Adaptation au milieu grand froid © armée de Terre

Adaptation au milieu grand froid

Apprendre à durer en milieu grand froid

Au-delà de l’action tactique, l’exercice met également l’accent sur la capacité des unités à durer dans un environnement particulièrement exigeant. Le froid intense impose une vigilance permanente et nécessite une gestion rigoureuse des ressources humaines et matérielles.

Certaines unités jouent ici un rôle essentiel en assurant la continuité du soutien logistique. Maintenance des véhicules, ravitaillement et appui sanitaire permettent aux unités de combat de maintenir leur efficacité sur la durée.

Les conditions rencontrées lors de cet exercice s’appuient sur l’expérience des forces françaises qui ont déjà été confrontées à des environnements similaires au cours de différentes missions. 

Ces expériences ont permis de continuer à développer des savoir-faire spécifiques ainsi que leur transmission.

adaptation au milieu grand froid © armée de Terre

adaptation au milieu grand froid

Une mission intégrée dans une manœuvre alliée

Dans le scénario de l’exercice, l’action de l’infanterie ne se limite pas à une manœuvre isolée. Elle s’inscrit au contraire dans un dispositif opérationnel plus large, impliquant plusieurs forces alliées engagées dans une action coordonnée. L’objectif est de reproduire les conditions d’une opération interalliée réaliste, où chaque unité agit à son niveau tout en contribuant à l’effort global de la coalition.

Dans ce cadre, la mission confiée à ces unitésconsiste à sécuriser un secteur clé du dispositif afin de permettre la poursuite de la progression des forces amies. Tandis que les forces américaines conduisent leur mouvement vers l’est, les légionnaires doivent s’emparer de points de passage essentiels et stabiliser la zone afin de garantir la liberté de manœuvre des unités engagées.

La prise du pont puis l’occupation du village  répondent directement à cet objectif. En contrôlant ces points d’appui, le régiment est en mesure de sécuriser les axes de progression et de préparer le terrain pour l’engagement d’unités alliées. L’installation en posture défensive dans le village permet notamment d’établir une ligne de débouché vers l’est, destinée à faciliter l’entrée en action d’une unité alliées.

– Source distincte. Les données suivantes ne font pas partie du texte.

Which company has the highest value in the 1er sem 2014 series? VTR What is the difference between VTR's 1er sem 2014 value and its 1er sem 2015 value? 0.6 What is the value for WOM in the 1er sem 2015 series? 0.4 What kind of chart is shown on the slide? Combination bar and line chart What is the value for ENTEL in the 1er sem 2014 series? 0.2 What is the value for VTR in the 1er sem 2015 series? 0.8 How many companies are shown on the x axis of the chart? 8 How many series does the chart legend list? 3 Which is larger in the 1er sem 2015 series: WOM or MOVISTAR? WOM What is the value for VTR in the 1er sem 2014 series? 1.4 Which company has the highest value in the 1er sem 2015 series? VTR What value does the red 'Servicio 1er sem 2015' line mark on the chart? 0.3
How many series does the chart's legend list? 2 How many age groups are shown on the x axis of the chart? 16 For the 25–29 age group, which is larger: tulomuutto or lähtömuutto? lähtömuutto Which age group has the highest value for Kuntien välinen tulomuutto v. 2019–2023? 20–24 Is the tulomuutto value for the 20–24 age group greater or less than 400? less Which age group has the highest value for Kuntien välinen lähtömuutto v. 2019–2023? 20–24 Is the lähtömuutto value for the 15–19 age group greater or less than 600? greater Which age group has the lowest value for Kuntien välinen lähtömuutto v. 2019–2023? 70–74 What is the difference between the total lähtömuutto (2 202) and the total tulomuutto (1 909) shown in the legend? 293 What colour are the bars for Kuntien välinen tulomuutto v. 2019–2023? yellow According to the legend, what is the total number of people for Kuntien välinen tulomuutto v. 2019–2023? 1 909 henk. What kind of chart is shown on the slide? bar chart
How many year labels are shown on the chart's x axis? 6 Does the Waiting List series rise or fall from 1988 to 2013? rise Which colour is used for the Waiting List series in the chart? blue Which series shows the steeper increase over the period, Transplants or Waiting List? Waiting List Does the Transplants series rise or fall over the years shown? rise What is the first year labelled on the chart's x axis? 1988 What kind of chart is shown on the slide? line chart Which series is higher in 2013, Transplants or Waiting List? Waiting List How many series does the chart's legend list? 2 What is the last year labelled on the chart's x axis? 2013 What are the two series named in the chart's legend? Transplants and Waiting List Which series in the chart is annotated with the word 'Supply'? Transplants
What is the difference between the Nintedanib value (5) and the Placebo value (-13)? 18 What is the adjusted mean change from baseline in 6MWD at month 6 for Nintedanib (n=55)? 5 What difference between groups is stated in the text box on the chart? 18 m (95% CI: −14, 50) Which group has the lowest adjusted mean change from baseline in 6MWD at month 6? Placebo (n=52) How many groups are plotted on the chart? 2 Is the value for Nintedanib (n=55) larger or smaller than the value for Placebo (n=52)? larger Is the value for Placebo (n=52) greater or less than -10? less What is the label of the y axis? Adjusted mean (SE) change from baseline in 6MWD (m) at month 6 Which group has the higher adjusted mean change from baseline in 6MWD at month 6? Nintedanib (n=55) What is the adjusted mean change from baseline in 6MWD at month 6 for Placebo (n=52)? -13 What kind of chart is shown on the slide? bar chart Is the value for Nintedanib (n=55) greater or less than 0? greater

Cette notion de ligne de débouché revêt une importance particulière dans la conduite des opérations terrestres. Elle correspond à une zone sécurisée depuis laquelle une unité peut se déployer et lancer sa manœuvre dans des conditions favorables. En préparant cette zone et en assurant la maîtrise du terrain, le 2ème étranger d’infanterie contribue directement à la continuité de l’effort opérationnel allié.


Au-delà de la dimension tactique, cette coordination illustre la manière dont les forces armées modernes opèrent désormais dans un cadre multinational. Les opérations sont planifiées et conduites en étroite coopération entre partenaires, chacun apportant ses capacités et son expertise au service d’un objectif commun. La synchronisation des actions, le partage du renseignement et l’interopérabilité des moyens constituent autant de facteurs déterminants pour assurer la réussite de la mission.


Pour l’infanterie, cette manœuvre représente donc également une opportunité de renforcer leur expérience du travail interallié. Habitués à être engagés aux côtés de partenaires internationaux sur de nombreux théâtres d’opérations, ils mettent en œuvre des procédures communes et développent des réflexes de coordination indispensables dans ce type de contexte.

Ainsi, à travers ces actions, le régiment s’inscrit pleinement dans la dynamique collective de la manœuvre interalliée. Chaque objectif atteint par les unités contribue à la progression d’ensemble du dispositif, démontrant la complémentarité des forces engagées et la cohérence de l’exercice sur le terrain.


À travers cette manœuvre en milieu grand froid, le 2ème régiment étranger d’infanterie confirme sa capacité à s’adapter aux environnements les plus exigeants. Entre prise offensive du pont de Rundhaug, progression vers le village d’Overbygd et installation en posture défensive, les légionnaires ont démontré leur aptitude à manœuvrer et à durer dans des conditions climatiques particulièrement éprouvantes, tout en contribuant à la manœuvre d’ensemble conduite aux côtés des forces alliées.